PUBLIKAINDONESIA.COM, JAKARTA – Fenomena antrean panjang pelamar kerja di berbagai daerah belakangan ini menjadi potret nyata krisis lapangan kerja yang tengah melanda Indonesia. Minimnya lowongan kerja formal membuat satu posisi kerja diburu oleh ribuan pelamar, bahkan untuk sektor non-manufaktur sekalipun.

Salah satu contoh terbaru datang dari Cianjur, Jawa Barat. Sebuah toko ritel membuka lowongan kerja dan langsung diserbu ratusan pencari kerja. Video antrean pelamar yang mengular di kawasan Santiong pun viral di media sosial, memantik keprihatinan banyak pihak.

APINDO: Ada Ketimpangan Struktural
Ketua Umum Asosiasi Pengusaha Indonesia (APINDO), Shinta Widjaja Kamdani, menyatakan bahwa kondisi ini bukan semata-mata karena lemahnya niat dunia usaha dalam menyerap tenaga kerja. Menurutnya, ada tiga faktor utama yang menyebabkan ketimpangan antara pasokan dan permintaan tenaga kerja saat ini.
“Kami melihat ini bukan darurat, tetapi wake-up call. Sinyal keras bahwa reformasi struktural di sektor ketenagakerjaan harus segera dilakukan,” ujar Shinta, Rabu (16/7/2025).

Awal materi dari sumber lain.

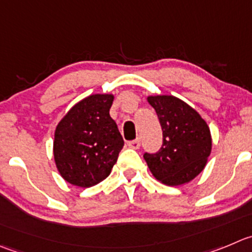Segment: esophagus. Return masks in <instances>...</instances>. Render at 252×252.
Listing matches in <instances>:
<instances>
[{"label":"esophagus","instance_id":"esophagus-1","mask_svg":"<svg viewBox=\"0 0 252 252\" xmlns=\"http://www.w3.org/2000/svg\"><path fill=\"white\" fill-rule=\"evenodd\" d=\"M140 140H133V141H128L127 142V146L130 148H133V150H137V148H140Z\"/></svg>","mask_w":252,"mask_h":252}]
</instances>
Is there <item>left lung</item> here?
Returning a JSON list of instances; mask_svg holds the SVG:
<instances>
[{"mask_svg":"<svg viewBox=\"0 0 252 252\" xmlns=\"http://www.w3.org/2000/svg\"><path fill=\"white\" fill-rule=\"evenodd\" d=\"M163 131V145L155 155L145 153L146 163L157 181L177 187L193 181L208 163L212 133L195 109L173 95H148Z\"/></svg>","mask_w":252,"mask_h":252,"instance_id":"obj_1","label":"left lung"}]
</instances>
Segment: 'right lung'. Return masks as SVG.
<instances>
[{
  "label": "right lung",
  "instance_id": "add662e5",
  "mask_svg": "<svg viewBox=\"0 0 252 252\" xmlns=\"http://www.w3.org/2000/svg\"><path fill=\"white\" fill-rule=\"evenodd\" d=\"M112 94H93L76 102L57 125L53 156L62 178L90 188L111 173L124 140L110 116Z\"/></svg>",
  "mask_w": 252,
  "mask_h": 252
}]
</instances>
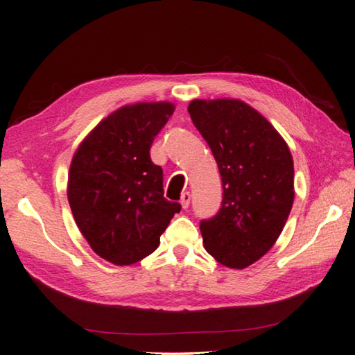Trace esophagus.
Segmentation results:
<instances>
[{"instance_id":"esophagus-1","label":"esophagus","mask_w":355,"mask_h":355,"mask_svg":"<svg viewBox=\"0 0 355 355\" xmlns=\"http://www.w3.org/2000/svg\"><path fill=\"white\" fill-rule=\"evenodd\" d=\"M190 201H191V195H190V191H184L182 196H181L182 209H189V206H190Z\"/></svg>"}]
</instances>
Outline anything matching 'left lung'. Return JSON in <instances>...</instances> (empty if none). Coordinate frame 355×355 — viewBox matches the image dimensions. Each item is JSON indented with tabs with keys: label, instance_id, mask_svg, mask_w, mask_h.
Returning <instances> with one entry per match:
<instances>
[{
	"label": "left lung",
	"instance_id": "obj_1",
	"mask_svg": "<svg viewBox=\"0 0 355 355\" xmlns=\"http://www.w3.org/2000/svg\"><path fill=\"white\" fill-rule=\"evenodd\" d=\"M189 114L223 182L220 210L200 223L204 246L220 263L243 270L271 250L287 223L293 159L268 120L239 99H195Z\"/></svg>",
	"mask_w": 355,
	"mask_h": 355
}]
</instances>
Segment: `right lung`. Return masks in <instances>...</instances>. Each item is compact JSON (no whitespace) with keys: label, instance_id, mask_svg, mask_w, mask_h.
I'll use <instances>...</instances> for the list:
<instances>
[{"label":"right lung","instance_id":"add662e5","mask_svg":"<svg viewBox=\"0 0 355 355\" xmlns=\"http://www.w3.org/2000/svg\"><path fill=\"white\" fill-rule=\"evenodd\" d=\"M174 105H124L80 143L68 176V202L92 250L115 265H132L157 250L181 204L164 198V171L149 149Z\"/></svg>","mask_w":355,"mask_h":355}]
</instances>
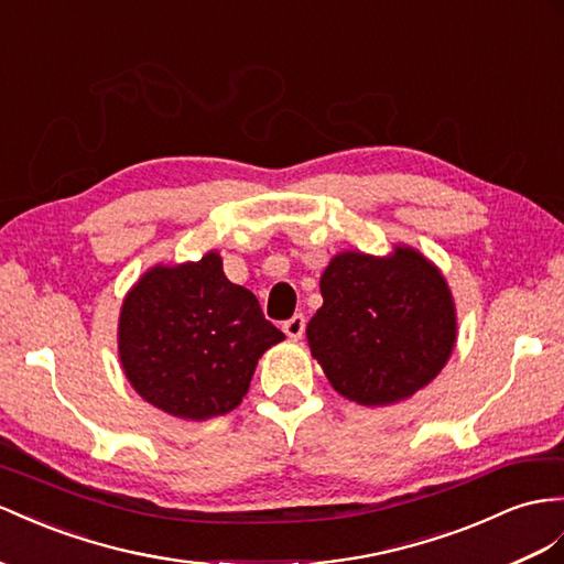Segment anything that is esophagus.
<instances>
[{
    "label": "esophagus",
    "mask_w": 564,
    "mask_h": 564,
    "mask_svg": "<svg viewBox=\"0 0 564 564\" xmlns=\"http://www.w3.org/2000/svg\"><path fill=\"white\" fill-rule=\"evenodd\" d=\"M283 334H285L288 338L300 340L302 334H305V316L295 314V316H291V319H288V322H283Z\"/></svg>",
    "instance_id": "obj_1"
}]
</instances>
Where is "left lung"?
<instances>
[{
    "label": "left lung",
    "mask_w": 564,
    "mask_h": 564,
    "mask_svg": "<svg viewBox=\"0 0 564 564\" xmlns=\"http://www.w3.org/2000/svg\"><path fill=\"white\" fill-rule=\"evenodd\" d=\"M324 305L310 350L336 391L367 408L408 400L438 377L457 338L443 273L405 245L393 254L340 252L322 273Z\"/></svg>",
    "instance_id": "obj_1"
}]
</instances>
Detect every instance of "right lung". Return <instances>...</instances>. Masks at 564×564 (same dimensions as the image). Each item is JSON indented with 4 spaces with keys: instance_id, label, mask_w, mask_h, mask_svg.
<instances>
[{
    "instance_id": "add662e5",
    "label": "right lung",
    "mask_w": 564,
    "mask_h": 564,
    "mask_svg": "<svg viewBox=\"0 0 564 564\" xmlns=\"http://www.w3.org/2000/svg\"><path fill=\"white\" fill-rule=\"evenodd\" d=\"M283 338L248 288L226 279L219 252L152 267L119 316L126 379L150 405L193 422L236 410L257 359Z\"/></svg>"
}]
</instances>
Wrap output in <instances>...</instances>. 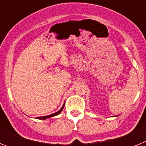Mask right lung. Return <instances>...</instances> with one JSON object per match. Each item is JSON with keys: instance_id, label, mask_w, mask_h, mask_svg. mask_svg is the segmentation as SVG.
Instances as JSON below:
<instances>
[{"instance_id": "1", "label": "right lung", "mask_w": 146, "mask_h": 146, "mask_svg": "<svg viewBox=\"0 0 146 146\" xmlns=\"http://www.w3.org/2000/svg\"><path fill=\"white\" fill-rule=\"evenodd\" d=\"M64 104L63 105V107L61 108V109L59 110V111H58L57 113H53V114H51V115H46V116H42V117H37V119H40V120H44V119H47V118H51V117H53V116H55V115H58L59 113H60V112L63 110V109H64Z\"/></svg>"}]
</instances>
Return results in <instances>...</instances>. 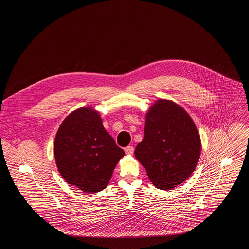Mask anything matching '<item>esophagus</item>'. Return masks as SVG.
I'll list each match as a JSON object with an SVG mask.
<instances>
[{
  "label": "esophagus",
  "instance_id": "obj_1",
  "mask_svg": "<svg viewBox=\"0 0 249 249\" xmlns=\"http://www.w3.org/2000/svg\"><path fill=\"white\" fill-rule=\"evenodd\" d=\"M125 152L127 155H133L134 153V148L132 146H128L125 148Z\"/></svg>",
  "mask_w": 249,
  "mask_h": 249
}]
</instances>
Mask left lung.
Segmentation results:
<instances>
[{"mask_svg":"<svg viewBox=\"0 0 249 249\" xmlns=\"http://www.w3.org/2000/svg\"><path fill=\"white\" fill-rule=\"evenodd\" d=\"M201 154V140L189 114L171 100L160 99L146 114L145 138L135 149L153 184L170 190L192 174Z\"/></svg>","mask_w":249,"mask_h":249,"instance_id":"left-lung-1","label":"left lung"}]
</instances>
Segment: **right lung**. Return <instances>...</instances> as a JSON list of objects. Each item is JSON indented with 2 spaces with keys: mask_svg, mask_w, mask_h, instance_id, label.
Here are the masks:
<instances>
[{
  "mask_svg": "<svg viewBox=\"0 0 249 249\" xmlns=\"http://www.w3.org/2000/svg\"><path fill=\"white\" fill-rule=\"evenodd\" d=\"M56 164L63 178L88 193L103 190L125 156L102 125L97 111L82 107L68 115L54 141Z\"/></svg>",
  "mask_w": 249,
  "mask_h": 249,
  "instance_id": "1",
  "label": "right lung"
}]
</instances>
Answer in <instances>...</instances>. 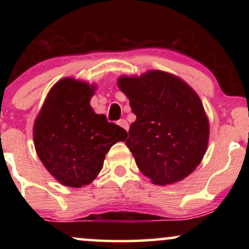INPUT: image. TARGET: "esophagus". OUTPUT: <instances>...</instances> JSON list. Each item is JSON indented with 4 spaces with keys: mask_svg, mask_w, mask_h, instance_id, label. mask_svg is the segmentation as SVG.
<instances>
[{
    "mask_svg": "<svg viewBox=\"0 0 249 249\" xmlns=\"http://www.w3.org/2000/svg\"><path fill=\"white\" fill-rule=\"evenodd\" d=\"M118 125L124 128V130H128V123L126 122V119H121V121H118Z\"/></svg>",
    "mask_w": 249,
    "mask_h": 249,
    "instance_id": "esophagus-1",
    "label": "esophagus"
}]
</instances>
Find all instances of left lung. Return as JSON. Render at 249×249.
Returning <instances> with one entry per match:
<instances>
[{
	"label": "left lung",
	"mask_w": 249,
	"mask_h": 249,
	"mask_svg": "<svg viewBox=\"0 0 249 249\" xmlns=\"http://www.w3.org/2000/svg\"><path fill=\"white\" fill-rule=\"evenodd\" d=\"M117 83L137 116L125 144L142 173L161 186L190 176L204 158L210 137L206 112L196 91L160 70L122 76Z\"/></svg>",
	"instance_id": "left-lung-1"
}]
</instances>
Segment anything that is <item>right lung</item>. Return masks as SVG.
I'll return each mask as SVG.
<instances>
[{"instance_id":"right-lung-1","label":"right lung","mask_w":249,"mask_h":249,"mask_svg":"<svg viewBox=\"0 0 249 249\" xmlns=\"http://www.w3.org/2000/svg\"><path fill=\"white\" fill-rule=\"evenodd\" d=\"M95 85L63 78L51 88L34 124V144L45 168L62 185L82 187L103 168L105 154L127 132L90 105Z\"/></svg>"}]
</instances>
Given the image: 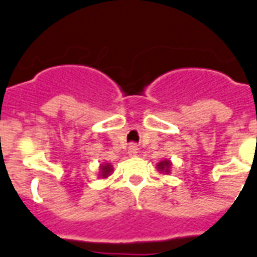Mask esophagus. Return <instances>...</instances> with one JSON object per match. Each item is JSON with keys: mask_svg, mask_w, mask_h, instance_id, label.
<instances>
[{"mask_svg": "<svg viewBox=\"0 0 257 257\" xmlns=\"http://www.w3.org/2000/svg\"><path fill=\"white\" fill-rule=\"evenodd\" d=\"M128 153L131 155H136L137 153H139V146L136 145V144H131L128 148Z\"/></svg>", "mask_w": 257, "mask_h": 257, "instance_id": "obj_1", "label": "esophagus"}]
</instances>
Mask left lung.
<instances>
[{
  "label": "left lung",
  "instance_id": "left-lung-1",
  "mask_svg": "<svg viewBox=\"0 0 257 257\" xmlns=\"http://www.w3.org/2000/svg\"><path fill=\"white\" fill-rule=\"evenodd\" d=\"M170 166H171V163H170L169 161H163V162H161V163H159V165H158V170H159V171L169 172Z\"/></svg>",
  "mask_w": 257,
  "mask_h": 257
}]
</instances>
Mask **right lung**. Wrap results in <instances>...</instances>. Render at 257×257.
<instances>
[{"label": "right lung", "mask_w": 257, "mask_h": 257, "mask_svg": "<svg viewBox=\"0 0 257 257\" xmlns=\"http://www.w3.org/2000/svg\"><path fill=\"white\" fill-rule=\"evenodd\" d=\"M102 176L103 178H107L109 175V172L112 171V166L111 165H102Z\"/></svg>", "instance_id": "obj_1"}]
</instances>
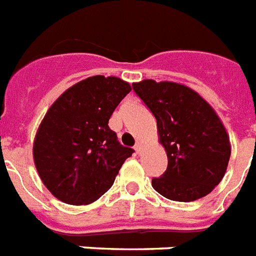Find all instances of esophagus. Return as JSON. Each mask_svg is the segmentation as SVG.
<instances>
[{
	"mask_svg": "<svg viewBox=\"0 0 256 256\" xmlns=\"http://www.w3.org/2000/svg\"><path fill=\"white\" fill-rule=\"evenodd\" d=\"M134 149H136V152H141V149H142V142L141 141H137V144L134 145Z\"/></svg>",
	"mask_w": 256,
	"mask_h": 256,
	"instance_id": "esophagus-1",
	"label": "esophagus"
}]
</instances>
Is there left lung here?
<instances>
[{"instance_id":"8db88e82","label":"left lung","mask_w":256,"mask_h":256,"mask_svg":"<svg viewBox=\"0 0 256 256\" xmlns=\"http://www.w3.org/2000/svg\"><path fill=\"white\" fill-rule=\"evenodd\" d=\"M133 89L156 119L167 170L152 185L176 202H193L215 189L226 172L230 141L212 106L180 82L146 78Z\"/></svg>"}]
</instances>
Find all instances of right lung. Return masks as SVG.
Listing matches in <instances>:
<instances>
[{
	"instance_id": "add662e5",
	"label": "right lung",
	"mask_w": 256,
	"mask_h": 256,
	"mask_svg": "<svg viewBox=\"0 0 256 256\" xmlns=\"http://www.w3.org/2000/svg\"><path fill=\"white\" fill-rule=\"evenodd\" d=\"M116 76L96 75L56 98L41 120L34 160L41 181L68 204H89L114 184L133 149L120 145L108 119L130 92Z\"/></svg>"
}]
</instances>
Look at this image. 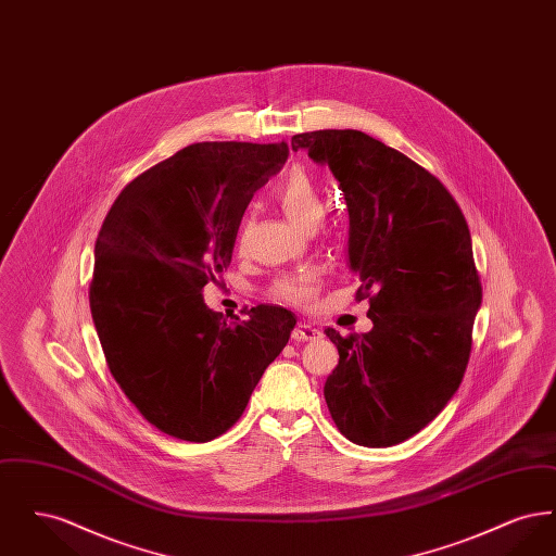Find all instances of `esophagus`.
<instances>
[{
	"label": "esophagus",
	"instance_id": "esophagus-1",
	"mask_svg": "<svg viewBox=\"0 0 556 556\" xmlns=\"http://www.w3.org/2000/svg\"><path fill=\"white\" fill-rule=\"evenodd\" d=\"M318 338H320V331L308 323H298V327L291 331L293 342H315Z\"/></svg>",
	"mask_w": 556,
	"mask_h": 556
}]
</instances>
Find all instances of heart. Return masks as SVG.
<instances>
[{
  "instance_id": "b5f03b06",
  "label": "heart",
  "mask_w": 556,
  "mask_h": 556,
  "mask_svg": "<svg viewBox=\"0 0 556 556\" xmlns=\"http://www.w3.org/2000/svg\"><path fill=\"white\" fill-rule=\"evenodd\" d=\"M273 195L281 206V211L304 229H313L325 212V200L320 189L315 184V179L300 166L291 168L290 173H286L279 179V184L273 189ZM241 238H243V225H239V241ZM318 286H320V277L317 270L306 268V270L275 279L268 293L270 298L286 304L308 306L317 298Z\"/></svg>"
}]
</instances>
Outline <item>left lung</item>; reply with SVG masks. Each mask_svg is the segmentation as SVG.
<instances>
[{
  "label": "left lung",
  "mask_w": 556,
  "mask_h": 556,
  "mask_svg": "<svg viewBox=\"0 0 556 556\" xmlns=\"http://www.w3.org/2000/svg\"><path fill=\"white\" fill-rule=\"evenodd\" d=\"M291 148L340 181L354 298H369L372 320L365 336L325 329L340 352L325 402L350 442L394 446L442 413L467 369L481 304L469 225L438 177L367 132H300Z\"/></svg>",
  "instance_id": "left-lung-1"
}]
</instances>
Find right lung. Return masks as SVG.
Here are the masks:
<instances>
[{
  "mask_svg": "<svg viewBox=\"0 0 556 556\" xmlns=\"http://www.w3.org/2000/svg\"><path fill=\"white\" fill-rule=\"evenodd\" d=\"M288 154L286 141L187 146L135 177L102 223L91 317L112 377L166 435H223L290 340V311L261 304L227 320L202 293L227 270L243 212Z\"/></svg>",
  "mask_w": 556,
  "mask_h": 556,
  "instance_id": "right-lung-1",
  "label": "right lung"
}]
</instances>
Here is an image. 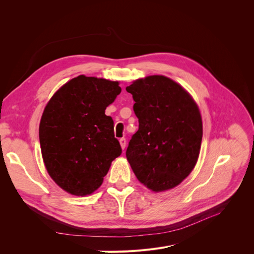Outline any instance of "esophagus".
I'll use <instances>...</instances> for the list:
<instances>
[{
  "label": "esophagus",
  "mask_w": 254,
  "mask_h": 254,
  "mask_svg": "<svg viewBox=\"0 0 254 254\" xmlns=\"http://www.w3.org/2000/svg\"><path fill=\"white\" fill-rule=\"evenodd\" d=\"M119 143H120V146H122V148L125 149L126 146H127V140H126V138L119 139Z\"/></svg>",
  "instance_id": "1"
}]
</instances>
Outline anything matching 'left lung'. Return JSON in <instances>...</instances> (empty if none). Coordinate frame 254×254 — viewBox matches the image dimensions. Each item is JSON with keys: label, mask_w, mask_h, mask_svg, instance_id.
<instances>
[{"label": "left lung", "mask_w": 254, "mask_h": 254, "mask_svg": "<svg viewBox=\"0 0 254 254\" xmlns=\"http://www.w3.org/2000/svg\"><path fill=\"white\" fill-rule=\"evenodd\" d=\"M126 89L139 119L126 153L132 171L152 191L175 188L190 174L201 149L197 105L181 85L162 75L138 79Z\"/></svg>", "instance_id": "left-lung-1"}]
</instances>
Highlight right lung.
I'll list each match as a JSON object with an SVG mask.
<instances>
[{
  "label": "right lung",
  "instance_id": "obj_1",
  "mask_svg": "<svg viewBox=\"0 0 254 254\" xmlns=\"http://www.w3.org/2000/svg\"><path fill=\"white\" fill-rule=\"evenodd\" d=\"M120 91L117 81L80 75L47 103L40 145L48 174L66 192L83 196L97 190L122 154L113 119L105 114Z\"/></svg>",
  "mask_w": 254,
  "mask_h": 254
}]
</instances>
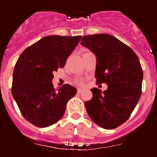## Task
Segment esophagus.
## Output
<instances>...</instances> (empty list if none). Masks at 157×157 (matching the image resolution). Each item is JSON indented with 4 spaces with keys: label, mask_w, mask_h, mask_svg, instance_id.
<instances>
[{
    "label": "esophagus",
    "mask_w": 157,
    "mask_h": 157,
    "mask_svg": "<svg viewBox=\"0 0 157 157\" xmlns=\"http://www.w3.org/2000/svg\"><path fill=\"white\" fill-rule=\"evenodd\" d=\"M83 91V90H82V89H78V94H82Z\"/></svg>",
    "instance_id": "obj_1"
}]
</instances>
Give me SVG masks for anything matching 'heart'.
Here are the masks:
<instances>
[{
    "label": "heart",
    "mask_w": 157,
    "mask_h": 157,
    "mask_svg": "<svg viewBox=\"0 0 157 157\" xmlns=\"http://www.w3.org/2000/svg\"><path fill=\"white\" fill-rule=\"evenodd\" d=\"M78 83H80V82H78Z\"/></svg>",
    "instance_id": "b5f03b06"
}]
</instances>
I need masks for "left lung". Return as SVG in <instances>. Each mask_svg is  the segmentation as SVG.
Masks as SVG:
<instances>
[{
	"label": "left lung",
	"instance_id": "left-lung-1",
	"mask_svg": "<svg viewBox=\"0 0 157 157\" xmlns=\"http://www.w3.org/2000/svg\"><path fill=\"white\" fill-rule=\"evenodd\" d=\"M81 45L97 58V83L105 82L106 90L93 88V98L86 101L89 116L98 126L114 129L125 123L141 95L143 71L135 52L114 36L86 35Z\"/></svg>",
	"mask_w": 157,
	"mask_h": 157
}]
</instances>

1. Industri Padat Karya Tertekan
Menurut Shinta, Indonesia sedang berada dalam fase kompleks, terutama di sektor industri padat karya. Kombinasi dampak geopolitik global, melemahnya konsumsi domestik, serta tingginya biaya berusaha menyebabkan sektor manufaktur mengalami kontraksi.
Hal ini tercermin dari Indeks PMI Manufaktur Indonesia yang kembali turun pada Juni 2025 menjadi 46,9. Angka ini mencerminkan bahwa industri manufaktur nasional sudah mengalami kontraksi tiga bulan berturut-turut, pertanda kondisi sektor ini sedang tertekan.
2. Transformasi Digital dan Investasi Padat Modal
Shinta menyoroti bahwa percepatan digitalisasi, otomasi, hingga penggunaan artificial intelligence (AI), turut mendorong pergeseran jenis pekerjaan (job displacement). Ditambah lagi, investasi yang masuk kini lebih banyak berorientasi pada padat modal, bukan padat karya.
“Kalau di 2013 investasi Rp1 triliun bisa menyerap 4.500 orang, kini di kuartal I 2025 hanya mampu menyerap 1.277 orang. Artinya, kita menghadapi tantangan serius dalam menjaga daya serap investasi terhadap tenaga kerja,” jelas Shinta.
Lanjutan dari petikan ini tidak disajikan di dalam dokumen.